Marguerite’s voice died away in the silence that still lay over this deserted part of the great city and in this squalid house where she and Sir Andrew Ffoulkes had found shelter these last ten days. The agony of mind which they had here endured, never doubting, but scarcely ever hoping, had found its culmination at last in this final message, which almost seemed to come to them from the grave.

It had been written ten days ago. A plan had then apparently formed in Percy’s mind which he had set forth during the brief half-hour’s respite which those fiends had once given him. Since then they had never given him ten consecutive minutes’ peace; since then ten days had gone by; how much power, how much vitality had gone by too on the leaden wings of all those terrible hours spent in solitude and in misery?

“We can but hope, Lady Blakeney,” said Sir Andrew Ffoulkes after a while, “that you will be allowed out of Paris; but from what Armand says—”

“And Percy does not actually send me away,” she rejoined with a pathetic little smile.

“No.

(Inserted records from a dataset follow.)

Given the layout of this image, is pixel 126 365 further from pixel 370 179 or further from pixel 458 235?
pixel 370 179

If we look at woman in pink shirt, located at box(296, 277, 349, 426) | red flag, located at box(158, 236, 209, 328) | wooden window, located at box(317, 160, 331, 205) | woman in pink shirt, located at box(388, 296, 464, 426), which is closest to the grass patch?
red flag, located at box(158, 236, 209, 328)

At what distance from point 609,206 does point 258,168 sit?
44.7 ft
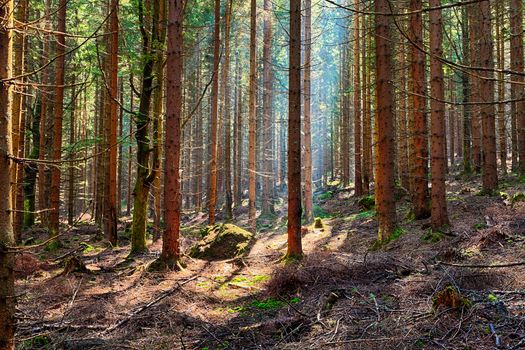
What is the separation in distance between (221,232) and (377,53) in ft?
21.4

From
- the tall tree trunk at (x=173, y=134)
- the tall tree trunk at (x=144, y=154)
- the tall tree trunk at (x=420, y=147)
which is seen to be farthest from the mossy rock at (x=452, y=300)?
the tall tree trunk at (x=144, y=154)

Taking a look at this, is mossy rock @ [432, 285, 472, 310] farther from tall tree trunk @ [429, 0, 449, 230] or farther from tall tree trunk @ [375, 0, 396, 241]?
tall tree trunk @ [375, 0, 396, 241]

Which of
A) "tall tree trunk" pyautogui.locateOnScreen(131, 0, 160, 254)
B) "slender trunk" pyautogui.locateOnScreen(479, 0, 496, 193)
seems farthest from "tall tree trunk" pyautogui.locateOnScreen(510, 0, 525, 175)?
"tall tree trunk" pyautogui.locateOnScreen(131, 0, 160, 254)

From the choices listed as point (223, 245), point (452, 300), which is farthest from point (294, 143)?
point (452, 300)

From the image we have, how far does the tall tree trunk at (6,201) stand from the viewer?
2.87 metres

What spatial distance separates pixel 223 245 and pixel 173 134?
401cm

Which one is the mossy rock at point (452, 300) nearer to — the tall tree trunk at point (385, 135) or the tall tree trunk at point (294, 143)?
the tall tree trunk at point (294, 143)

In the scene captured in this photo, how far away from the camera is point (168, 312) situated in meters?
5.88

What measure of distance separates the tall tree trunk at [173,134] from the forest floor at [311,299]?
2.56ft

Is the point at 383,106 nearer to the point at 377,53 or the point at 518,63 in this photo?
the point at 377,53

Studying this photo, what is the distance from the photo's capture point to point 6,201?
296 centimetres

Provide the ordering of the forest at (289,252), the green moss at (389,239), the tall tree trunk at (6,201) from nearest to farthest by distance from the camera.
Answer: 1. the tall tree trunk at (6,201)
2. the forest at (289,252)
3. the green moss at (389,239)

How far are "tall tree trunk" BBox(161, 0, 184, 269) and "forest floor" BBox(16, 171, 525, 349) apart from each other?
2.56ft

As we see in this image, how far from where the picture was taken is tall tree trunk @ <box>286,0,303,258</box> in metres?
9.27
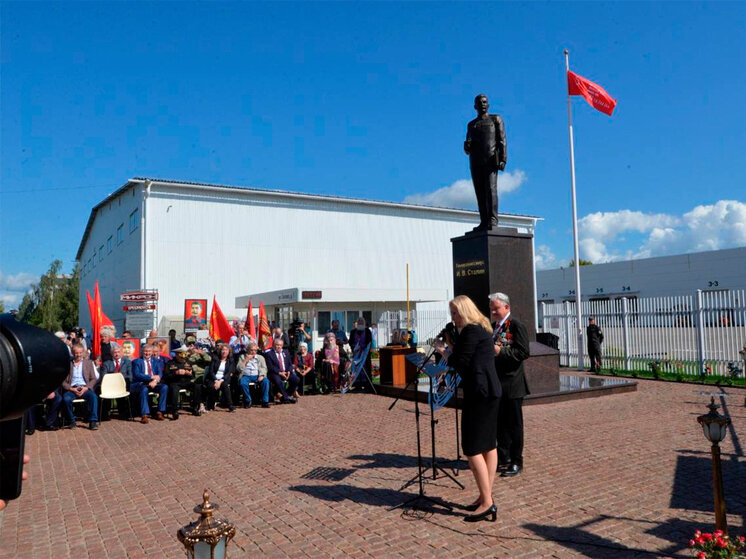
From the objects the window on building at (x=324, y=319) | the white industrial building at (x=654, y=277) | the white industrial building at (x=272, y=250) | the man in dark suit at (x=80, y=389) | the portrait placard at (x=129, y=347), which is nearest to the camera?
the man in dark suit at (x=80, y=389)

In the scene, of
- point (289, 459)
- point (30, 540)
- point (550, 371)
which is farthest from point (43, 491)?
point (550, 371)

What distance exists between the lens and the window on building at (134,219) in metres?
29.8

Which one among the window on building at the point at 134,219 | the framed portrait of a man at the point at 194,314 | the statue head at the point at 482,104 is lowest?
the framed portrait of a man at the point at 194,314

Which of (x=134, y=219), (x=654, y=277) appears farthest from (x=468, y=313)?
(x=654, y=277)

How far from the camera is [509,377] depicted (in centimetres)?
600

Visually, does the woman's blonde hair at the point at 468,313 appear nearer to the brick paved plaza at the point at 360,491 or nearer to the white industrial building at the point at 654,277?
Result: the brick paved plaza at the point at 360,491

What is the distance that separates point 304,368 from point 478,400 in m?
8.99

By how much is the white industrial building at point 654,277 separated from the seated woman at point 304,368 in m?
27.3

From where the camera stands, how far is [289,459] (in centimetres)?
716

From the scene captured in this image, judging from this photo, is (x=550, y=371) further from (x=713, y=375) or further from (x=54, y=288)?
(x=54, y=288)

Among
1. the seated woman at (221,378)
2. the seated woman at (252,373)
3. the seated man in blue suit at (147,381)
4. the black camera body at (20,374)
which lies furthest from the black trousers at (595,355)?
the black camera body at (20,374)

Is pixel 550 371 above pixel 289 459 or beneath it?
above

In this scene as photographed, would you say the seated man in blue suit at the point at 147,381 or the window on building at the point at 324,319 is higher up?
the window on building at the point at 324,319

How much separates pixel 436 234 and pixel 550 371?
1073 inches
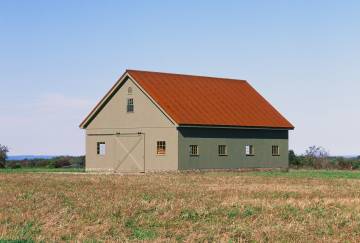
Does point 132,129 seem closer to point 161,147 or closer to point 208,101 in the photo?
point 161,147

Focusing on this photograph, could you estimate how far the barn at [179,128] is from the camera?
52.0 m

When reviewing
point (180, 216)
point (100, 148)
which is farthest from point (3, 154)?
point (180, 216)

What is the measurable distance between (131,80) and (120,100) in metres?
2.11

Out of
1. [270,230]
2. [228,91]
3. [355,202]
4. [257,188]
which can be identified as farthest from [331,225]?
[228,91]

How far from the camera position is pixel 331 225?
1895 cm

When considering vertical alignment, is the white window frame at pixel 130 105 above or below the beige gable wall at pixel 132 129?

He cannot compel you, Lady Blakeney. You are not a member of the League.”

“Oh, yes, I am!” she retorted firmly; “and I have sworn obedience, just as all of you have done. I will go, just as he bids me, and you, Sir Andrew, you will obey him too?”

“My orders are to stand by you. That is an easy task.”

“You know where this place is?” she asked—“the Chateau d’Ourde?”

“Oh, yes, we all know it! It is empty, and the park is a wreck; the owner fled from it at the very outbreak of the revolution; he left some kind of steward nominally in charge, a curious creature, half imbecile; the chateau and the chapel in the forest just outside the grounds have oft served Blakeney and all of us as a place of refuge on our way to the coast.”

“But the Dauphin is not there?” she said.